#### Task instructions:
Every record that follows should be written out again without any change.

Collected data entries

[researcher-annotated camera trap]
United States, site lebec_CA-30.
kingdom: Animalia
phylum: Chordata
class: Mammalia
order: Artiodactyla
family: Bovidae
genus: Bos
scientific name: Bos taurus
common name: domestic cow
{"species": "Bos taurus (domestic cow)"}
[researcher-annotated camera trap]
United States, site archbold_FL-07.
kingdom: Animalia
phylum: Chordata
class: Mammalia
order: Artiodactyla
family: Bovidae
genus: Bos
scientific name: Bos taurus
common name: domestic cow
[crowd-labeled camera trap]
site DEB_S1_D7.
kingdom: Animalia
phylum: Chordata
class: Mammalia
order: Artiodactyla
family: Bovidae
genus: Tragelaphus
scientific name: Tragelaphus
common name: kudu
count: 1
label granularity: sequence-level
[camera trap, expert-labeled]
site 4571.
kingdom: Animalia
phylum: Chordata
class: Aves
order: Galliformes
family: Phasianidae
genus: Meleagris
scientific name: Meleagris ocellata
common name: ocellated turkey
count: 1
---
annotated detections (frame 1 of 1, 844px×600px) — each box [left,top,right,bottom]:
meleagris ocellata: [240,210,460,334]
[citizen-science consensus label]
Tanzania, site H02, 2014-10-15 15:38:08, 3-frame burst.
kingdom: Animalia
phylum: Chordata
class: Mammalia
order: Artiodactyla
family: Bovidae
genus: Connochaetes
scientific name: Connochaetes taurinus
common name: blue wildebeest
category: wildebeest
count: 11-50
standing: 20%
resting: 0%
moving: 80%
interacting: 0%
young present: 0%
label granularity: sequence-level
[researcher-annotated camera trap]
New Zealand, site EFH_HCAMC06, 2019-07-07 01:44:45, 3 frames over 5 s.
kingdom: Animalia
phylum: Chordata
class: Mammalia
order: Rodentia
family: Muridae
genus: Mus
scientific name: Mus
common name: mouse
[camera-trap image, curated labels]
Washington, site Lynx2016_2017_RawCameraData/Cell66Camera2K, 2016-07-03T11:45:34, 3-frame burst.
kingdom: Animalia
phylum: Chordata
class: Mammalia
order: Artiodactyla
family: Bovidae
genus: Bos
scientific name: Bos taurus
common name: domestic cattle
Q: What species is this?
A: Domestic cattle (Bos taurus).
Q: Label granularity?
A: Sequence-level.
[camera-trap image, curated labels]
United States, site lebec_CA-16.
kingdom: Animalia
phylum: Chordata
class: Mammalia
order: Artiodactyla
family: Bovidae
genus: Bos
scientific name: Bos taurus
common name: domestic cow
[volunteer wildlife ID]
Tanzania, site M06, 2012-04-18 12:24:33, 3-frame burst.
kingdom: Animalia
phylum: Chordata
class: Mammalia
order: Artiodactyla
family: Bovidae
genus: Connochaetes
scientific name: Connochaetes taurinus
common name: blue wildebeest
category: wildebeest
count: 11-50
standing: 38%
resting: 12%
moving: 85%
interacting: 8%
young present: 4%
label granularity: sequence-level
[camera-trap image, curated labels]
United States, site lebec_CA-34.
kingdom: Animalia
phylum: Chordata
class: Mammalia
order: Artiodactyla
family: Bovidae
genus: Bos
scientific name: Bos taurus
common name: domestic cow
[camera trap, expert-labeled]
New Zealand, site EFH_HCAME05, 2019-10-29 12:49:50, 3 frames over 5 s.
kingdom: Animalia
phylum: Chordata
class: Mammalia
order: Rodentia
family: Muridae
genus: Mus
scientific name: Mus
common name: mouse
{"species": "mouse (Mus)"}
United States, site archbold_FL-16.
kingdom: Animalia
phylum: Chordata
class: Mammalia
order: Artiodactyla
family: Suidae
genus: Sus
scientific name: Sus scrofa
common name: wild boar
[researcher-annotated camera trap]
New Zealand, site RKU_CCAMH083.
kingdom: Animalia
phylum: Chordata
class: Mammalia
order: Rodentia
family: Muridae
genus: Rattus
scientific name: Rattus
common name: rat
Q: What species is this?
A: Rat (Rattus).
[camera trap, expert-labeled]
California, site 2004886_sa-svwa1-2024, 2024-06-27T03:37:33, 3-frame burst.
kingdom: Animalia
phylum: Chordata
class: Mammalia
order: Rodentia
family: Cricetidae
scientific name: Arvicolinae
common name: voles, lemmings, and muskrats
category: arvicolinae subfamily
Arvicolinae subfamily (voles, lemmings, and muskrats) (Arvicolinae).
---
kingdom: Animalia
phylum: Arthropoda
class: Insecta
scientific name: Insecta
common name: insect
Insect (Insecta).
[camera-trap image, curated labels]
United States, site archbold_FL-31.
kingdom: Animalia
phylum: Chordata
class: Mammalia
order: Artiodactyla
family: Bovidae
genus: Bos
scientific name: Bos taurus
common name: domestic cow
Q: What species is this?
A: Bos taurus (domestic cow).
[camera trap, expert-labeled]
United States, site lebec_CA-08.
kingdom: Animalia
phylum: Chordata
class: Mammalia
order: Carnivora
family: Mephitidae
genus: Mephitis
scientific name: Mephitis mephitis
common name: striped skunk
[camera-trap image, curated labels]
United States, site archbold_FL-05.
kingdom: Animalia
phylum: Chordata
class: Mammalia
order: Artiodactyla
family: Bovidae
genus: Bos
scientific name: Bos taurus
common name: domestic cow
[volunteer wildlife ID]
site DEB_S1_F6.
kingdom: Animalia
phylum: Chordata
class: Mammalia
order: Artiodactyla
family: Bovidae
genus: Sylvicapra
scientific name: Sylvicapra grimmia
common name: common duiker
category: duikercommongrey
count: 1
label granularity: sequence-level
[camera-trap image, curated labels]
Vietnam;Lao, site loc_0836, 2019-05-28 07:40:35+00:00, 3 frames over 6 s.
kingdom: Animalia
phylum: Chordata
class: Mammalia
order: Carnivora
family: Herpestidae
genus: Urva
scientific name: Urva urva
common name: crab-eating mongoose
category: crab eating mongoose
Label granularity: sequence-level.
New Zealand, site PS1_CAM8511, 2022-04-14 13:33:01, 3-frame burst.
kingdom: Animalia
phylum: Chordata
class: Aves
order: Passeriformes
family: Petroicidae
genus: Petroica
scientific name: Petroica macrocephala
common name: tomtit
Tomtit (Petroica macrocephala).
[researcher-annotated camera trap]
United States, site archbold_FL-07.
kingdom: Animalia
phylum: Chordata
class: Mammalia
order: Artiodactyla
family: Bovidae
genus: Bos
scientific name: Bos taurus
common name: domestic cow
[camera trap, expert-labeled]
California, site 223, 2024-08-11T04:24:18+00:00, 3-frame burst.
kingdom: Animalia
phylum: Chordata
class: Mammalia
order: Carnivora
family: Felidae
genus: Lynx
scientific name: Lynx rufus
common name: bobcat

#### Output below:
[researcher-annotated camera trap]
United States, site lebec_CA-30.
kingdom: Animalia
phylum: Chordata
class: Mammalia
order: Artiodactyla
family: Bovidae
genus: Bos
scientific name: Bos taurus
common name: domestic cow
{"species": "Bos taurus (domestic cow)"}
[researcher-annotated camera trap]
United States, site archbold_FL-07.
kingdom: Animalia
phylum: Chordata
class: Mammalia
order: Artiodactyla
family: Bovidae
genus: Bos
scientific name: Bos taurus
common name: domestic cow
[crowd-labeled camera trap]
site DEB_S1_D7.
kingdom: Animalia
phylum: Chordata
class: Mammalia
order: Artiodactyla
family: Bovidae
genus: Tragelaphus
scientific name: Tragelaphus
common name: kudu
count: 1
label granularity: sequence-level
[camera trap, expert-labeled]
site 4571.
kingdom: Animalia
phylum: Chordata
class: Aves
order: Galliformes
family: Phasianidae
genus: Meleagris
scientific name: Meleagris ocellata
common name: ocellated turkey
count: 1
---
annotated detections (frame 1 of 1, 844px×600px) — each box [left,top,right,bottom]:
meleagris ocellata: [240,210,460,334]
[citizen-science consensus label]
Tanzania, site H02, 2014-10-15 15:38:08, 3-frame burst.
kingdom: Animalia
phylum: Chordata
class: Mammalia
order: Artiodactyla
family: Bovidae
genus: Connochaetes
scientific name: Connochaetes taurinus
common name: blue wildebeest
category: wildebeest
count: 11-50
standing: 20%
resting: 0%
moving: 80%
interacting: 0%
young present: 0%
label granularity: sequence-level
[researcher-annotated camera trap]
New Zealand, site EFH_HCAMC06, 2019-07-07 01:44:45, 3 frames over 5 s.
kingdom: Animalia
phylum: Chordata
class: Mammalia
order: Rodentia
family: Muridae
genus: Mus
scientific name: Mus
common name: mouse
[camera-trap image, curated labels]
Washington, site Lynx2016_2017_RawCameraData/Cell66Camera2K, 2016-07-03T11:45:34, 3-frame burst.
kingdom: Animalia
phylum: Chordata
class: Mammalia
order: Artiodactyla
family: Bovidae
genus: Bos
scientific name: Bos taurus
common name: domestic cattle
Q: What species is this?
A: Domestic cattle (Bos taurus).
Q: Label granularity?
A: Sequence-level.
[camera-trap image, curated labels]
United States, site lebec_CA-16.
kingdom: Animalia
phylum: Chordata
class: Mammalia
order: Artiodactyla
family: Bovidae
genus: Bos
scientific name: Bos taurus
common name: domestic cow
[volunteer wildlife ID]
Tanzania, site M06, 2012-04-18 12:24:33, 3-frame burst.
kingdom: Animalia
phylum: Chordata
class: Mammalia
order: Artiodactyla
family: Bovidae
genus: Connochaetes
scientific name: Connochaetes taurinus
common name: blue wildebeest
category: wildebeest
count: 11-50
standing: 38%
resting: 12%
moving: 85%
interacting: 8%
young present: 4%
label granularity: sequence-level
[camera-trap image, curated labels]
United States, site lebec_CA-34.
kingdom: Animalia
phylum: Chordata
class: Mammalia
order: Artiodactyla
family: Bovidae
genus: Bos
scientific name: Bos taurus
common name: domestic cow
[camera trap, expert-labeled]
New Zealand, site EFH_HCAME05, 2019-10-29 12:49:50, 3 frames over 5 s.
kingdom: Animalia
phylum: Chordata
class: Mammalia
order: Rodentia
family: Muridae
genus: Mus
scientific name: Mus
common name: mouse
{"species": "mouse (Mus)"}
United States, site archbold_FL-16.
kingdom: Animalia
phylum: Chordata
class: Mammalia
order: Artiodactyla
family: Suidae
genus: Sus
scientific name: Sus scrofa
common name: wild boar
[researcher-annotated camera trap]
New Zealand, site RKU_CCAMH083.
kingdom: Animalia
phylum: Chordata
class: Mammalia
order: Rodentia
family: Muridae
genus: Rattus
scientific name: Rattus
common name: rat
Q: What species is this?
A: Rat (Rattus).
[camera trap, expert-labeled]
California, site 2004886_sa-svwa1-2024, 2024-06-27T03:37:33, 3-frame burst.
kingdom: Animalia
phylum: Chordata
class: Mammalia
order: Rodentia
family: Cricetidae
scientific name: Arvicolinae
common name: voles, lemmings, and muskrats
category: arvicolinae subfamily
Arvicolinae subfamily (voles, lemmings, and muskrats) (Arvicolinae).
---
kingdom: Animalia
phylum: Arthropoda
class: Insecta
scientific name: Insecta
common name: insect
Insect (Insecta).
[camera-trap image, curated labels]
United States, site archbold_FL-31.
kingdom: Animalia
phylum: Chordata
class: Mammalia
order: Artiodactyla
family: Bovidae
genus: Bos
scientific name: Bos taurus
common name: domestic cow
Q: What species is this?
A: Bos taurus (domestic cow).
[camera trap, expert-labeled]
United States, site lebec_CA-08.
kingdom: Animalia
phylum: Chordata
class: Mammalia
order: Carnivora
family: Mephitidae
genus: Mephitis
scientific name: Mephitis mephitis
common name: striped skunk
[camera-trap image, curated labels]
United States, site archbold_FL-05.
kingdom: Animalia
phylum: Chordata
class: Mammalia
order: Artiodactyla
family: Bovidae
genus: Bos
scientific name: Bos taurus
common name: domestic cow
[volunteer wildlife ID]
site DEB_S1_F6.
kingdom: Animalia
phylum: Chordata
class: Mammalia
order: Artiodactyla
family: Bovidae
genus: Sylvicapra
scientific name: Sylvicapra grimmia
common name: common duiker
category: duikercommongrey
count: 1
label granularity: sequence-level
[camera-trap image, curated labels]
Vietnam;Lao, site loc_0836, 2019-05-28 07:40:35+00:00, 3 frames over 6 s.
kingdom: Animalia
phylum: Chordata
class: Mammalia
order: Carnivora
family: Herpestidae
genus: Urva
scientific name: Urva urva
common name: crab-eating mongoose
category: crab eating mongoose
Label granularity: sequence-level.
New Zealand, site PS1_CAM8511, 2022-04-14 13:33:01, 3-frame burst.
kingdom: Animalia
phylum: Chordata
class: Aves
order: Passeriformes
family: Petroicidae
genus: Petroica
scientific name: Petroica macrocephala
common name: tomtit
Tomtit (Petroica macrocephala).
[researcher-annotated camera trap]
United States, site archbold_FL-07.
kingdom: Animalia
phylum: Chordata
class: Mammalia
order: Artiodactyla
family: Bovidae
genus: Bos
scientific name: Bos taurus
common name: domestic cow
[camera trap, expert-labeled]
California, site 223, 2024-08-11T04:24:18+00:00, 3-frame burst.
kingdom: Animalia
phylum: Chordata
class: Mammalia
order: Carnivora
family: Felidae
genus: Lynx
scientific name: Lynx rufus
common name: bobcat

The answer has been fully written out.